How to Include Raw Log Content in Alert Annotations When Configuring Alerts with Loki

When configuring alerts with Loki, the current best practice for including raw log content in alert annotations is to avoid embedding complete log lines directly in alert notifications. This is because Loki alerting operates on time-series data derived from logs, not the raw log lines themselves. Including highly dynamic log content in alert labels or annotations can lead to high-cardinality issues, resulting in a large number of unique alerts and potential performance problems.

Instead, the recommended approaches are:

• Use annotations such as summary or description to clearly explain the alert, and include a Grafana Explore link pre-filled with a LogQL query when needed. This allows responders to quickly access the relevant log lines without embedding them directly in the alert message.
• If you must include log content, you can use Promtail pipelines to extract specific fields from logs as labels, but you should be very careful to avoid high-cardinality data.

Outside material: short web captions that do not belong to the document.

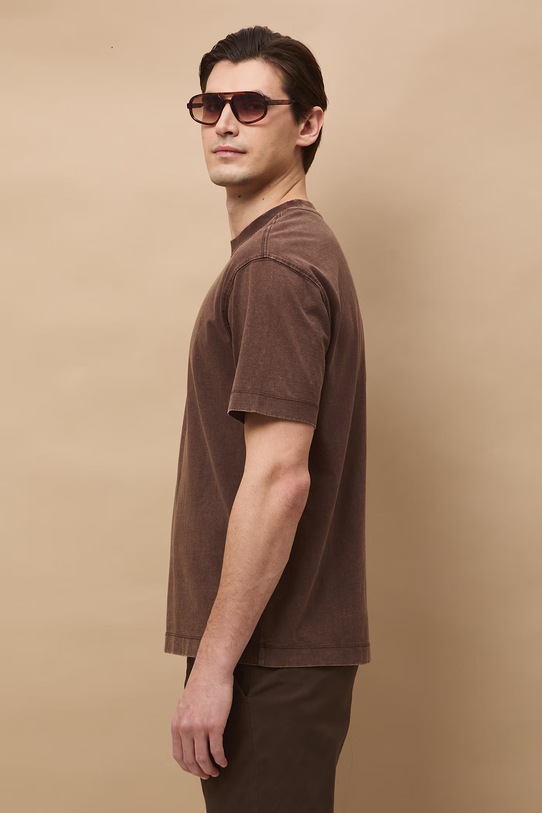 Medicine t-shirt bawełniany brązowy RS26-TSM030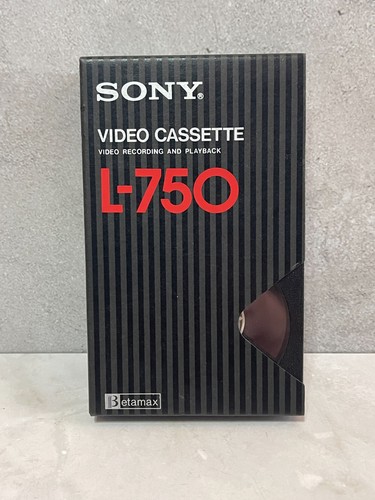 Sony 750 beta video tapes - l-750,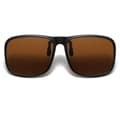 Bruna uppfällbara clip-on solglasögon brown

Here is a summary of this guidance:

│ … Create your alert, write a good summary, write a good description, and then link to a LogQL query in Grafana Explore where you can view the logs. If you really, really need to, you can try extracting parts of the log line as labels, but you have to be very careful with highly dynamic data because you’ll end up with hundreds or thousands of alerts. … My recommendation today is to try to avoid putting log lines into alerts, and that’s exactly why.
│
│ Grafana Loki: Best Practices for Recording and Alerting Rules (Loki Community Call February 2025)

Currently, there is no built-in, safe way to automatically include complete raw log content in Loki alert annotations. The recommended workflow is to provide context and link to the relevant logs rather than embedding the logs themselves. This approach is both scalable and user-friendly.